• **Task directions**:
Starting at the line containing "Which is furthest from (271,362) out of" and continuing through the last of the lines, write those lines out again in full. Add 88 to every coordinate value in the answers.

Picture-based spatial questions:
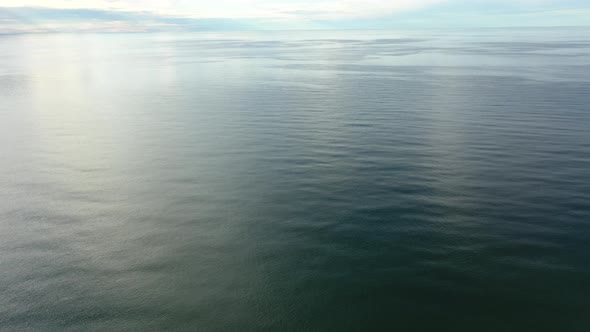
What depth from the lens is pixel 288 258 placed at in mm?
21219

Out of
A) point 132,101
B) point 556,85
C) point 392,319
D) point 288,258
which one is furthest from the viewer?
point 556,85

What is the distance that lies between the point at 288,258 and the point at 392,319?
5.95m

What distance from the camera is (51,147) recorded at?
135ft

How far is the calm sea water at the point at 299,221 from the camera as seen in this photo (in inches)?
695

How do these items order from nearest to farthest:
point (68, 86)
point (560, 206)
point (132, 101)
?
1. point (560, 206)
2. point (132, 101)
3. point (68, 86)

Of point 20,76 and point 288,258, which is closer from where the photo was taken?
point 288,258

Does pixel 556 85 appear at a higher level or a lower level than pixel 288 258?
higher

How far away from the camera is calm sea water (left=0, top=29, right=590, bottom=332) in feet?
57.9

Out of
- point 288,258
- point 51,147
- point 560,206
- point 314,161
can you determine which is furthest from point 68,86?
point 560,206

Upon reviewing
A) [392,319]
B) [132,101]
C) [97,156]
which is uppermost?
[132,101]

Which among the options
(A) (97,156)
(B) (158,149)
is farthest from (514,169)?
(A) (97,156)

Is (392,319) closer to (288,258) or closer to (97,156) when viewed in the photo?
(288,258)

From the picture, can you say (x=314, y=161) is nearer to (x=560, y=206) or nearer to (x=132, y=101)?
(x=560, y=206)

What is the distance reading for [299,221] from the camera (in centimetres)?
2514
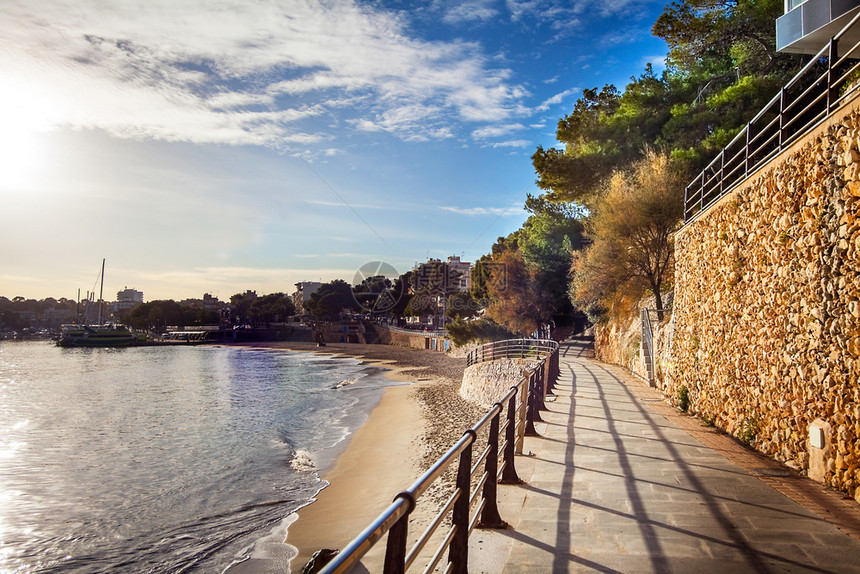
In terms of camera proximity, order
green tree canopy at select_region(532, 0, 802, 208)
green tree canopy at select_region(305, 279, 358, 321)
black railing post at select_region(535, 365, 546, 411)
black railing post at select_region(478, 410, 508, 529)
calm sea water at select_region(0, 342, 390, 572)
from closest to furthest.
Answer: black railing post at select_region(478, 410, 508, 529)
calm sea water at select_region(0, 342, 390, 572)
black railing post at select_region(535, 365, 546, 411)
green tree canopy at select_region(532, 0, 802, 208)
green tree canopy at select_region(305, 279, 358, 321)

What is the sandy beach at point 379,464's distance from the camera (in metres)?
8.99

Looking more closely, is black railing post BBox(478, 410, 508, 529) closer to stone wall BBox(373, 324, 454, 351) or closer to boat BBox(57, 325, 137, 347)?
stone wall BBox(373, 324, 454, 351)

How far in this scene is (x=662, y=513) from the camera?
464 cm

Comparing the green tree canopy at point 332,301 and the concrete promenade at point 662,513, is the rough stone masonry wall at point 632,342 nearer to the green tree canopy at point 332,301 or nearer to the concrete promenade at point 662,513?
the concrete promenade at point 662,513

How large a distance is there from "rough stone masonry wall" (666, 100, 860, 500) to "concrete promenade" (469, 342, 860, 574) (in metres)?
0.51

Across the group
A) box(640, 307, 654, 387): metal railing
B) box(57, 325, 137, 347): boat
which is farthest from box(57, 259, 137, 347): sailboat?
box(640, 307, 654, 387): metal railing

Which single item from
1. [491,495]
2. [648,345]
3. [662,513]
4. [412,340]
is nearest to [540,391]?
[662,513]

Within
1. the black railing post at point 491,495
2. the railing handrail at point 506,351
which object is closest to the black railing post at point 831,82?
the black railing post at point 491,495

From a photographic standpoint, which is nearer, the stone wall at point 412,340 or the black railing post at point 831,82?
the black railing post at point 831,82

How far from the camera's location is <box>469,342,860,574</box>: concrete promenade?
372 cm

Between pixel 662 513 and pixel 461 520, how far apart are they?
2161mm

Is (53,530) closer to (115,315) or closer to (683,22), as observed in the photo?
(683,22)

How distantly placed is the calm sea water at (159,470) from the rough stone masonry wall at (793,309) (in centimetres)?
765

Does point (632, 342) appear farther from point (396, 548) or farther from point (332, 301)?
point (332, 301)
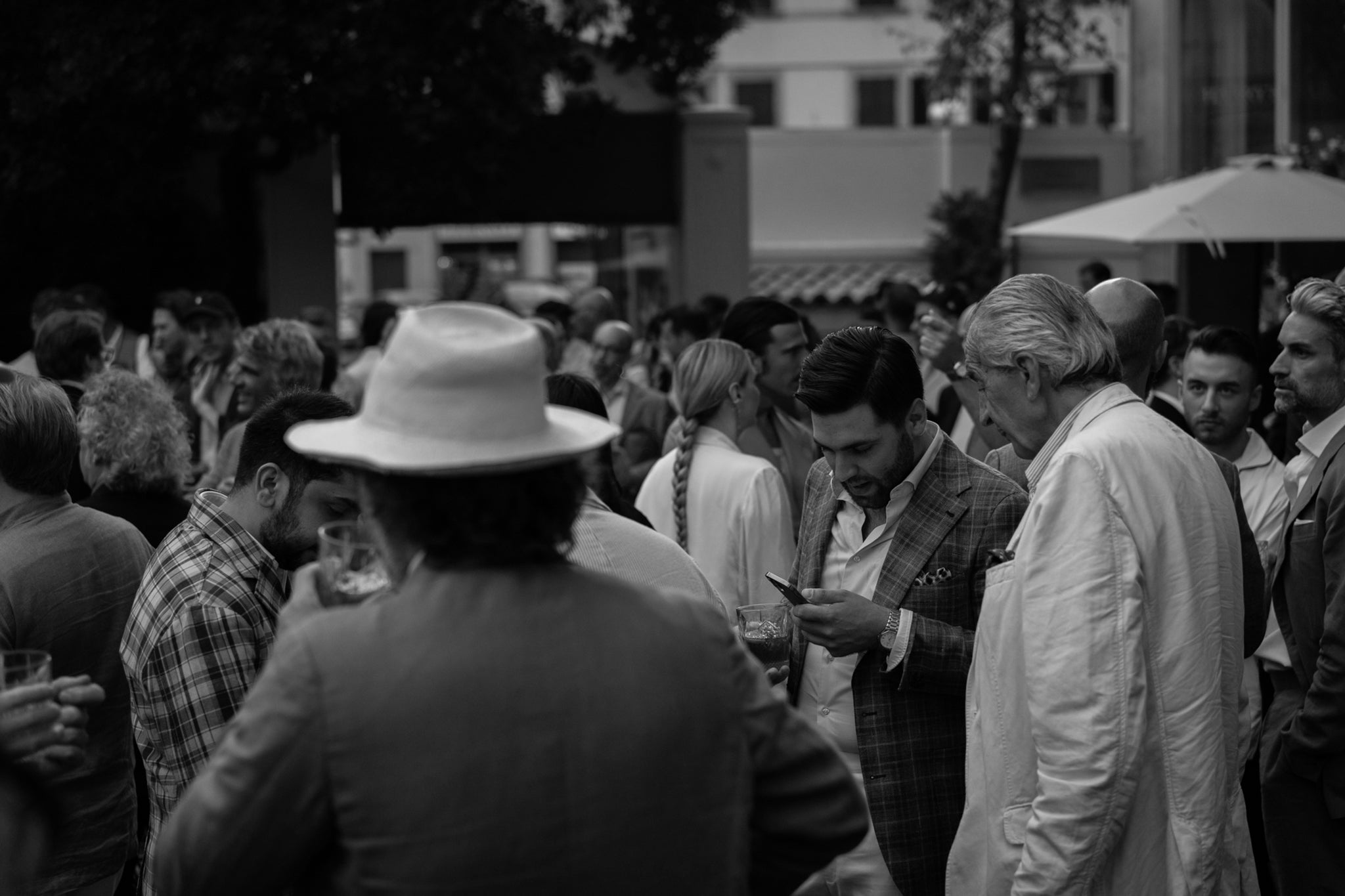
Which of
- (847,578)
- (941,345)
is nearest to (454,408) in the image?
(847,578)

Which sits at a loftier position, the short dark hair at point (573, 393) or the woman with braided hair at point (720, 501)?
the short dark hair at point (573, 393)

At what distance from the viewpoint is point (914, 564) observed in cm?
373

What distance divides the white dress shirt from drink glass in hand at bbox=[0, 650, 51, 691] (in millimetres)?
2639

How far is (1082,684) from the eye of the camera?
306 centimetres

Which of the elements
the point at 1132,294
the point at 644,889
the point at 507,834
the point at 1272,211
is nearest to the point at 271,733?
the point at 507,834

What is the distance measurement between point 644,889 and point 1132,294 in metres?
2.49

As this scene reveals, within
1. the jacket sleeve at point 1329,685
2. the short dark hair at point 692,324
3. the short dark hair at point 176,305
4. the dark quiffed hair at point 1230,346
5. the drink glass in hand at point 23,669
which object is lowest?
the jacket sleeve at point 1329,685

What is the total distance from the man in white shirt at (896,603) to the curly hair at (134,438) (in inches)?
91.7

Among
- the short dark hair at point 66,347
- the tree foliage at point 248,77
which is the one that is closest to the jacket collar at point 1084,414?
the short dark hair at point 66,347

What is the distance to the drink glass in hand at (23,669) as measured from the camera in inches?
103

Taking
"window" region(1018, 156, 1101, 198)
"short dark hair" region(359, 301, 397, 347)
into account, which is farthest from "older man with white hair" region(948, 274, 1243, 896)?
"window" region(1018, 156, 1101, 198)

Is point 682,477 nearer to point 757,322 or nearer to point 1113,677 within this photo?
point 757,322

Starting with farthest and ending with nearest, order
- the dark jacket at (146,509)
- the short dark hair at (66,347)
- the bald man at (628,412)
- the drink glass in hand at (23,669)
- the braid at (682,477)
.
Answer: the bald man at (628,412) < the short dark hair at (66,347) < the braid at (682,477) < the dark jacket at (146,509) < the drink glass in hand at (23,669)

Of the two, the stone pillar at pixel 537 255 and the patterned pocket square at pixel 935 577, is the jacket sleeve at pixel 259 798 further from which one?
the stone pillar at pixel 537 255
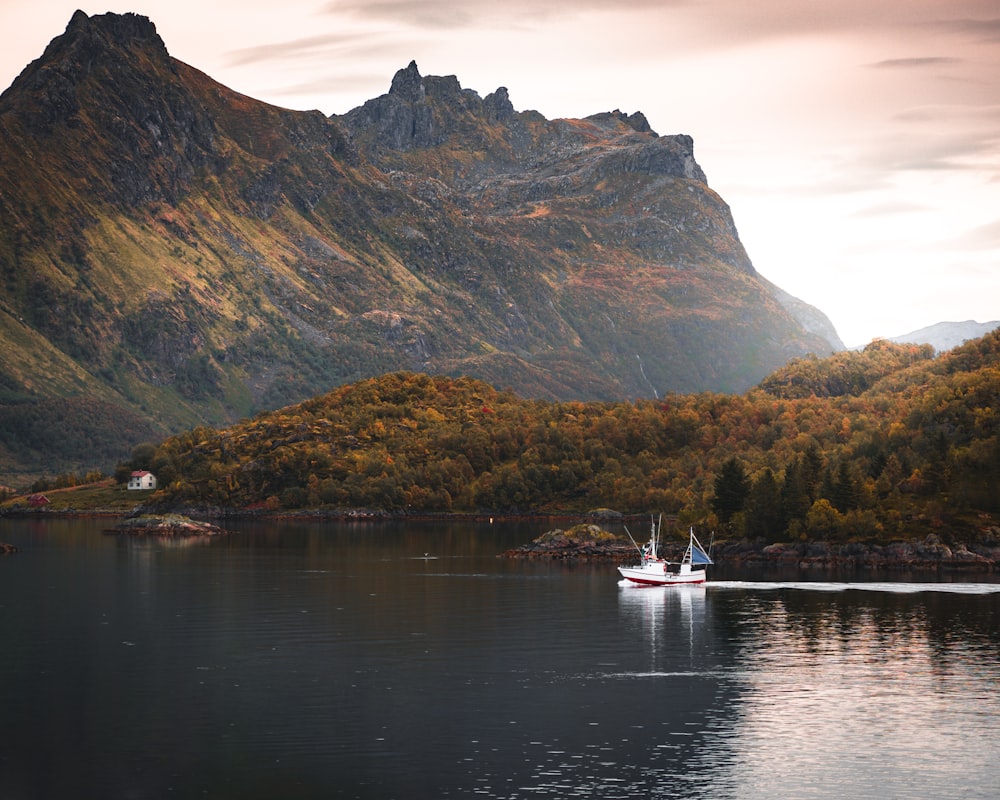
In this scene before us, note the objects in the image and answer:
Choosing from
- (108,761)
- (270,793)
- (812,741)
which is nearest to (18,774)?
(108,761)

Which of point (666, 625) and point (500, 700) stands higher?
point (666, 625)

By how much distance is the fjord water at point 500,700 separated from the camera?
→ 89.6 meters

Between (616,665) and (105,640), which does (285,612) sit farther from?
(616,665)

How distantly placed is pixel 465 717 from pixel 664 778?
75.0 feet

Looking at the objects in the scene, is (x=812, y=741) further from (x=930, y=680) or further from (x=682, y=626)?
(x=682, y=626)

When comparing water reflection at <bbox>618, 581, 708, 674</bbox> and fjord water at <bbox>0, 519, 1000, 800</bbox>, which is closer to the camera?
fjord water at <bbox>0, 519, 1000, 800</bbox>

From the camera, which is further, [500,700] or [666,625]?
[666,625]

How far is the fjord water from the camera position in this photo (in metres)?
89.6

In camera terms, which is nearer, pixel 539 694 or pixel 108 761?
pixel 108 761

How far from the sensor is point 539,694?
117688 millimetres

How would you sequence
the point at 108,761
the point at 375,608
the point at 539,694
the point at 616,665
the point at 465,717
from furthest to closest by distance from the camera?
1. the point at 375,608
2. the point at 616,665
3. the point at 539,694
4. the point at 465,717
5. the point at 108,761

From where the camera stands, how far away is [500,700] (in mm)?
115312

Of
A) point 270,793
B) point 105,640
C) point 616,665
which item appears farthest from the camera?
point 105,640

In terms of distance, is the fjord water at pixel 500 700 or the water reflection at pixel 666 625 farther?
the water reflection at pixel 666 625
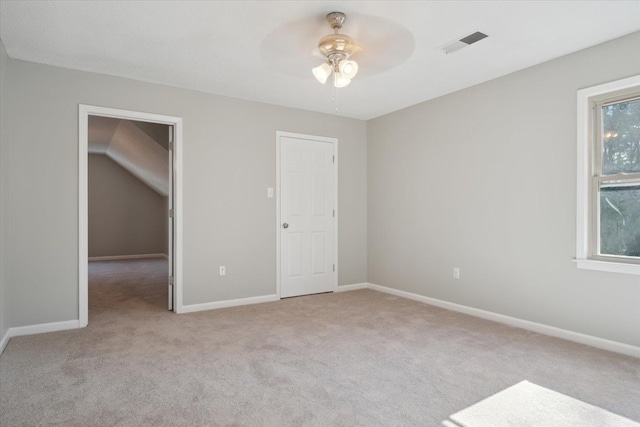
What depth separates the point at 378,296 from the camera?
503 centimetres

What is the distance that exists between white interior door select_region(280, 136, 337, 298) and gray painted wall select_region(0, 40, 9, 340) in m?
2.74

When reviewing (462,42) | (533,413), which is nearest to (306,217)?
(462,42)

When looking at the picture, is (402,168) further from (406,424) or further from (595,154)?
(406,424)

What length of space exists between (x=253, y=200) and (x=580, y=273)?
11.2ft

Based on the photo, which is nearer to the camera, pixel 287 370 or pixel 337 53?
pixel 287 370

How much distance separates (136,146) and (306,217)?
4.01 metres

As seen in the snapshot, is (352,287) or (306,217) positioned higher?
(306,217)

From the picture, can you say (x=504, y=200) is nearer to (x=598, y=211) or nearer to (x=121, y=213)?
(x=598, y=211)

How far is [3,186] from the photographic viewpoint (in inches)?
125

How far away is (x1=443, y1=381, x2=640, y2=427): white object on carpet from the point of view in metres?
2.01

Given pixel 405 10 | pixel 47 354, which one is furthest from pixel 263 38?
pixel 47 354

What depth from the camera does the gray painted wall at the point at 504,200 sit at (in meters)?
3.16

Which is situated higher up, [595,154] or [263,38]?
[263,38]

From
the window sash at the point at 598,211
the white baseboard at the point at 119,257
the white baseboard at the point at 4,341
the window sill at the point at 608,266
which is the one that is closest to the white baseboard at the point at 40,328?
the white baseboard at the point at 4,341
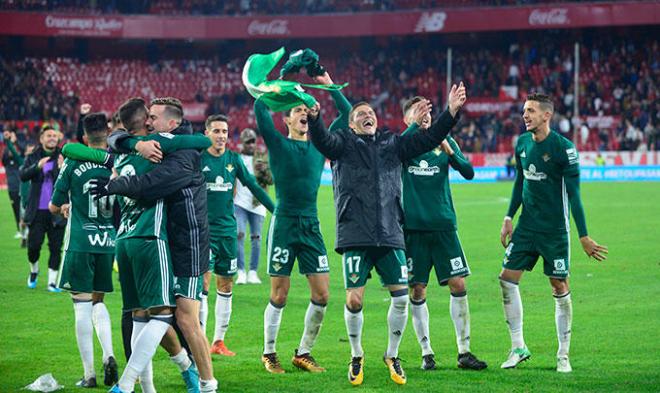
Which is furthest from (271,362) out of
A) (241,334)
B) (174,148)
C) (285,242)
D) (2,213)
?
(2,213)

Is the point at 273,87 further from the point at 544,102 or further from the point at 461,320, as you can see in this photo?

• **Solution to this problem**:
Which is furthest from (271,362) out of
A) (241,334)
B) (174,148)
C) (285,242)
D) (2,213)
?
(90,301)

Is the point at 273,87 further from the point at 544,102 or further from the point at 461,320, as you can see in this photo?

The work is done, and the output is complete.